* What is needed: Output range, inclusive: from the line containing "scientific name: Odocoileus hemionus" to the line containing "Vietnam;Lao, site loc_0265, 2019-05-08". Restate those lines from the data below word for word and only those.

——

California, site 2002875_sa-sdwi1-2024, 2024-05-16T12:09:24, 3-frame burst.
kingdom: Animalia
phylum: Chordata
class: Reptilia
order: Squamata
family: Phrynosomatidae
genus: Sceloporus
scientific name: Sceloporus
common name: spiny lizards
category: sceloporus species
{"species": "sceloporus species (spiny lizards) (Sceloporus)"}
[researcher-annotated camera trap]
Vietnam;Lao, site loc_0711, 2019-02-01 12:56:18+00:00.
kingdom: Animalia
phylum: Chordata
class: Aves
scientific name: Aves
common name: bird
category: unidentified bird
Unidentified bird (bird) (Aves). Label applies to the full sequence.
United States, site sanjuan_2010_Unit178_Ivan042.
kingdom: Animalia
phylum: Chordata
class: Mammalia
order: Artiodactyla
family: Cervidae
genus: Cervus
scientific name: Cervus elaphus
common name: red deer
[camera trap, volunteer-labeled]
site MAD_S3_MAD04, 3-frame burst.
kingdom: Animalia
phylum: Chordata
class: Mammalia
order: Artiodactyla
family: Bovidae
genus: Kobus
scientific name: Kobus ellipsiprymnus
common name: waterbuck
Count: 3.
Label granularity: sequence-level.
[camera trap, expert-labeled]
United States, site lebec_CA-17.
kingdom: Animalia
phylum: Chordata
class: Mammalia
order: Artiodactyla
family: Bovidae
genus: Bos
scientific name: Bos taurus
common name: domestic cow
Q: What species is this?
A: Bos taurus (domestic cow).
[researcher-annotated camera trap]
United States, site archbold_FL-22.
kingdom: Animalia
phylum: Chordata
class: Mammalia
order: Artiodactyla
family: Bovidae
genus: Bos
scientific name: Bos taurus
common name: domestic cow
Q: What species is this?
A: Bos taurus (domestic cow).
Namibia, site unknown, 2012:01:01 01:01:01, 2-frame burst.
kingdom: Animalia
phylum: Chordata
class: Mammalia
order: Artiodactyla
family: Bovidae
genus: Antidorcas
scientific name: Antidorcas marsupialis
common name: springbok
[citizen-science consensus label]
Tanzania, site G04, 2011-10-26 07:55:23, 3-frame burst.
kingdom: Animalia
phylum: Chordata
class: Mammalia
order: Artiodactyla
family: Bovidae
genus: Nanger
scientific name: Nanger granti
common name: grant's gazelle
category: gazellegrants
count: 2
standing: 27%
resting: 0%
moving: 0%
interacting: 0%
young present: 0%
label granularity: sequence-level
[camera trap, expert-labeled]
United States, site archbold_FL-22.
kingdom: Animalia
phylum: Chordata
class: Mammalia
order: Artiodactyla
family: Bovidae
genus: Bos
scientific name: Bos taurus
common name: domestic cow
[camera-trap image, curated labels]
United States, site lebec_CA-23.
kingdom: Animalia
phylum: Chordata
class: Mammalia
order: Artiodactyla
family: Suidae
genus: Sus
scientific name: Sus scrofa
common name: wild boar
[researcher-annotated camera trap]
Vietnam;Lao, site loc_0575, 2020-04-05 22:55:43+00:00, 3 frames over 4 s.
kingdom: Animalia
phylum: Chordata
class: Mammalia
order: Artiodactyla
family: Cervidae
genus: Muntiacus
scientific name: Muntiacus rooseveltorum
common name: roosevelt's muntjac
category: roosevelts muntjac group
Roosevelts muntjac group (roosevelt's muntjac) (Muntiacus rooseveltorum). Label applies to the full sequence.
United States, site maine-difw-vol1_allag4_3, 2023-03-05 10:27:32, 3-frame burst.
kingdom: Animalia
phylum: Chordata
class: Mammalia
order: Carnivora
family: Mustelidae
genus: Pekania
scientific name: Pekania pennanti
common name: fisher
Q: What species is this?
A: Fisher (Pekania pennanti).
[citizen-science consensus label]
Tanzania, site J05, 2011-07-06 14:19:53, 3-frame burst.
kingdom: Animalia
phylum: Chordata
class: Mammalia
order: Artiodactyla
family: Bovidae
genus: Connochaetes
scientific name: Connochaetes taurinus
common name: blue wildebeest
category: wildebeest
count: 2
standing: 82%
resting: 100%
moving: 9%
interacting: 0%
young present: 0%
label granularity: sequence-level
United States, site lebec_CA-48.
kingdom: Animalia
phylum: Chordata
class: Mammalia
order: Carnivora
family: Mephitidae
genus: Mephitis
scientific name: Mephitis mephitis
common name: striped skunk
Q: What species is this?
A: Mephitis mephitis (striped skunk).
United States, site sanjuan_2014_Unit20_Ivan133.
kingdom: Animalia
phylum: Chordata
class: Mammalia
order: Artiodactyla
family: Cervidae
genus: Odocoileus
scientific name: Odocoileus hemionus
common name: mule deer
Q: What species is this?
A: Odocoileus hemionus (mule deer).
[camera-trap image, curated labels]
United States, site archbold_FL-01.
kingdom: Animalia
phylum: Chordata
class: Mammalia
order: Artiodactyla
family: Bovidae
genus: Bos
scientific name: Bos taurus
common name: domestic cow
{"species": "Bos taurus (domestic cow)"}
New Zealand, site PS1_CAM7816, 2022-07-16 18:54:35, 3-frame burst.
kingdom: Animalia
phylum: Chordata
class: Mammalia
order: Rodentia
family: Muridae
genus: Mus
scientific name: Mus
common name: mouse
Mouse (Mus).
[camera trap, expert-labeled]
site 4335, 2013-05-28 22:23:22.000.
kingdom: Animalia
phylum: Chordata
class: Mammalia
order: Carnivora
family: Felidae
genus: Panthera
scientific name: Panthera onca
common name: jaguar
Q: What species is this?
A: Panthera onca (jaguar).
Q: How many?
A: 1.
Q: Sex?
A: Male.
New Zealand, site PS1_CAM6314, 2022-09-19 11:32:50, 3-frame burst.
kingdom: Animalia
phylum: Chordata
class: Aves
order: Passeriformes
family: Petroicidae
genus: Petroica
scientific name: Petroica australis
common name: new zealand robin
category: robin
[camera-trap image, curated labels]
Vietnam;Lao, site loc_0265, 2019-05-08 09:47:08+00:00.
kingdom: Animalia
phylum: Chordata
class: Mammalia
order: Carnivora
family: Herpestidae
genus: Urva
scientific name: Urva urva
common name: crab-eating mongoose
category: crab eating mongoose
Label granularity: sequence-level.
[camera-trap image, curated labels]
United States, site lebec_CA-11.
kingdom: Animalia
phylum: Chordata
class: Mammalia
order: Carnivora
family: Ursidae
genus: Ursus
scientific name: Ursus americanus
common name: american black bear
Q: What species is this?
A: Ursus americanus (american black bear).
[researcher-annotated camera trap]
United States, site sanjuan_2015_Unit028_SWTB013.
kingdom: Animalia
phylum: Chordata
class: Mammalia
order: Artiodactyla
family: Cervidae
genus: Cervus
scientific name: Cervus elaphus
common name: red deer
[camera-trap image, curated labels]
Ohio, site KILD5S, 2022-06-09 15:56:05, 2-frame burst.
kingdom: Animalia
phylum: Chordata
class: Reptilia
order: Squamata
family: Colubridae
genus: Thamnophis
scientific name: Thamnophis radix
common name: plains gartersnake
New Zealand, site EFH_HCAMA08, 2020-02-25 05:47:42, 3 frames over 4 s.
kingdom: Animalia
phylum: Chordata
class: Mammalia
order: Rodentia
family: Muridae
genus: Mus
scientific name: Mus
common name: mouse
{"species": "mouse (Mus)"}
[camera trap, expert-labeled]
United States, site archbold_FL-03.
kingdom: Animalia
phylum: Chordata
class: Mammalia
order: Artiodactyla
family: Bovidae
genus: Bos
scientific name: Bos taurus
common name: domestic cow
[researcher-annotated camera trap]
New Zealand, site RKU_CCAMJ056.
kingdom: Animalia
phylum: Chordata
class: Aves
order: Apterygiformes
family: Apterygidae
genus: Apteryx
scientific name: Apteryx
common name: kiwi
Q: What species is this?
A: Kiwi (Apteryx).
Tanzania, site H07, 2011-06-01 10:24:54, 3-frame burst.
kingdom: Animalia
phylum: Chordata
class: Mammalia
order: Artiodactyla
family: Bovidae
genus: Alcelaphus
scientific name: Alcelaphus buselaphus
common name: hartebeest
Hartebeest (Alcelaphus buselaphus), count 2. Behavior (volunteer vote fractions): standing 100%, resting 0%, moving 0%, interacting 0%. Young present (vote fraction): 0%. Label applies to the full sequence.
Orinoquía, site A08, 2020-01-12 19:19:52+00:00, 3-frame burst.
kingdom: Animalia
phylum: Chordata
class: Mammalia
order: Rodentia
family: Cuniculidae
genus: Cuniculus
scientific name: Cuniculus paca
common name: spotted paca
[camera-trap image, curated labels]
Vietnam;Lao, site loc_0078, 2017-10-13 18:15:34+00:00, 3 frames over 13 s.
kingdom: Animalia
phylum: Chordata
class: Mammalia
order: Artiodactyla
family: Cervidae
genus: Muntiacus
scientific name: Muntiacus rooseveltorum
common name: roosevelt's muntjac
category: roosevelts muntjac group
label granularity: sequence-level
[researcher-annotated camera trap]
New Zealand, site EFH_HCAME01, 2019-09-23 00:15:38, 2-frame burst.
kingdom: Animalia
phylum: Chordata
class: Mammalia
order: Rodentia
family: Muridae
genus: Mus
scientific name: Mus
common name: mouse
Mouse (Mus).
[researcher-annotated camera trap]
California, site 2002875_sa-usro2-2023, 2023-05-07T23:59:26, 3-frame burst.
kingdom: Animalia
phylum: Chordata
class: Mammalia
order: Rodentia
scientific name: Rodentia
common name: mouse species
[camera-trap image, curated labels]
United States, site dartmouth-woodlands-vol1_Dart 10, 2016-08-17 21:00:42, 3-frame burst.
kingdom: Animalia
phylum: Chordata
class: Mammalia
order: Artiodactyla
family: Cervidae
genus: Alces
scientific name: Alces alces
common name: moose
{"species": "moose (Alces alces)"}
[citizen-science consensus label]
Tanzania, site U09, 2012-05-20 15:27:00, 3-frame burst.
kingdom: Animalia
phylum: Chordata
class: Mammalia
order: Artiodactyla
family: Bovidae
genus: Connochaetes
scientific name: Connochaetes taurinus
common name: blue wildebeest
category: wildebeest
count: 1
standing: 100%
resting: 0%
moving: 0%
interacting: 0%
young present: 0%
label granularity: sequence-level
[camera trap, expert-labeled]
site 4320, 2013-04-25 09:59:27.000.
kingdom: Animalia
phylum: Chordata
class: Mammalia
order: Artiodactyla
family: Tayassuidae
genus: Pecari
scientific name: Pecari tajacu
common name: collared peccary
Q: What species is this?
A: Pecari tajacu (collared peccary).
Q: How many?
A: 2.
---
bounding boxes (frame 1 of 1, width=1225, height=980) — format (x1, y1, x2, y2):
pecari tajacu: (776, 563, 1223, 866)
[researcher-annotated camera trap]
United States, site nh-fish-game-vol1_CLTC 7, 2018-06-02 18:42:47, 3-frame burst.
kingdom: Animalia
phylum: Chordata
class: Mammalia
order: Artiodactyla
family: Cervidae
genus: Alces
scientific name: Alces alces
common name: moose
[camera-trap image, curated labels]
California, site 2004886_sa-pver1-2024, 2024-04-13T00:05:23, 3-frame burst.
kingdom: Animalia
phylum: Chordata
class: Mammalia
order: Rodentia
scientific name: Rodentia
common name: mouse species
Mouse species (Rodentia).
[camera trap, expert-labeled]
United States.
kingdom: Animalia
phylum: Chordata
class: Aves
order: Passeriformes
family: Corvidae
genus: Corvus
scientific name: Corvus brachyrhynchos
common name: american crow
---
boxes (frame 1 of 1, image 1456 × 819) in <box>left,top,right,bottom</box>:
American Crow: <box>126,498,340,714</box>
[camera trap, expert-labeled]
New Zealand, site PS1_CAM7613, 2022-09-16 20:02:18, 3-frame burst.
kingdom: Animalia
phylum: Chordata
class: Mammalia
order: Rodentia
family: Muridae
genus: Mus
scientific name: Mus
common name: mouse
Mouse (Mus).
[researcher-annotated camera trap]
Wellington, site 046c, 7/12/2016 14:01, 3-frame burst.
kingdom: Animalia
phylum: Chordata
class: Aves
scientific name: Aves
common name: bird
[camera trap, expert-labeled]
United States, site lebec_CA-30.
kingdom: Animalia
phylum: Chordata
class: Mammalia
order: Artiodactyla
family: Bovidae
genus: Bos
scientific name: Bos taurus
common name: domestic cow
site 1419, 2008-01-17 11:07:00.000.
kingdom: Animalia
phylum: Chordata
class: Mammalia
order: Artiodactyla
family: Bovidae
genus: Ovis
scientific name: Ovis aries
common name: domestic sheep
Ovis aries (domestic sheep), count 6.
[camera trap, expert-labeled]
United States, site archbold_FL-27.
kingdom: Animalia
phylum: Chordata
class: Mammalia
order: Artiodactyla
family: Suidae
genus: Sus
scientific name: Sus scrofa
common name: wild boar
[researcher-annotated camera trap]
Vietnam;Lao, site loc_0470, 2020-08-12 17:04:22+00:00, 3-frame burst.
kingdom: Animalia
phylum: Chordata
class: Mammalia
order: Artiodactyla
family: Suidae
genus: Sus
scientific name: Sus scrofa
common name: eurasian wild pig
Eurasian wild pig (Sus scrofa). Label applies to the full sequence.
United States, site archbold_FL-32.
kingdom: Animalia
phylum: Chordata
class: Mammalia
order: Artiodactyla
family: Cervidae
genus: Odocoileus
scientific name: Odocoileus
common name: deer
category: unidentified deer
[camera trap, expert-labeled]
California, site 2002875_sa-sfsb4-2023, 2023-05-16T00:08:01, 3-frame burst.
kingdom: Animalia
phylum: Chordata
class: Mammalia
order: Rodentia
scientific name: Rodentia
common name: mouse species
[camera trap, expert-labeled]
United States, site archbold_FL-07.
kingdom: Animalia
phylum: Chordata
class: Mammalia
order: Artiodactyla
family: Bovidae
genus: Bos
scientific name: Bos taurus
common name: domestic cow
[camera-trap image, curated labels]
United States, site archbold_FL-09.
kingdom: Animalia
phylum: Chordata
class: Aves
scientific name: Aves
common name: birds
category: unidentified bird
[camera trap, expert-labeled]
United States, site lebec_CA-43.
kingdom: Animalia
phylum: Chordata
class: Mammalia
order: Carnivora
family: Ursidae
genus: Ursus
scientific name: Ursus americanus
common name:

——

* Task solution:
scientific name: Odocoileus hemionus
common name: mule deer
Q: What species is this?
A: Odocoileus hemionus (mule deer).
[camera-trap image, curated labels]
United States, site archbold_FL-01.
kingdom: Animalia
phylum: Chordata
class: Mammalia
order: Artiodactyla
family: Bovidae
genus: Bos
scientific name: Bos taurus
common name: domestic cow
{"species": "Bos taurus (domestic cow)"}
New Zealand, site PS1_CAM7816, 2022-07-16 18:54:35, 3-frame burst.
kingdom: Animalia
phylum: Chordata
class: Mammalia
order: Rodentia
family: Muridae
genus: Mus
scientific name: Mus
common name: mouse
Mouse (Mus).
[camera trap, expert-labeled]
site 4335, 2013-05-28 22:23:22.000.
kingdom: Animalia
phylum: Chordata
class: Mammalia
order: Carnivora
family: Felidae
genus: Panthera
scientific name: Panthera onca
common name: jaguar
Q: What species is this?
A: Panthera onca (jaguar).
Q: How many?
A: 1.
Q: Sex?
A: Male.
New Zealand, site PS1_CAM6314, 2022-09-19 11:32:50, 3-frame burst.
kingdom: Animalia
phylum: Chordata
class: Aves
order: Passeriformes
family: Petroicidae
genus: Petroica
scientific name: Petroica australis
common name: new zealand robin
category: robin
[camera-trap image, curated labels]
Vietnam;Lao, site loc_0265, 2019-05-08 09:47:08+00:00.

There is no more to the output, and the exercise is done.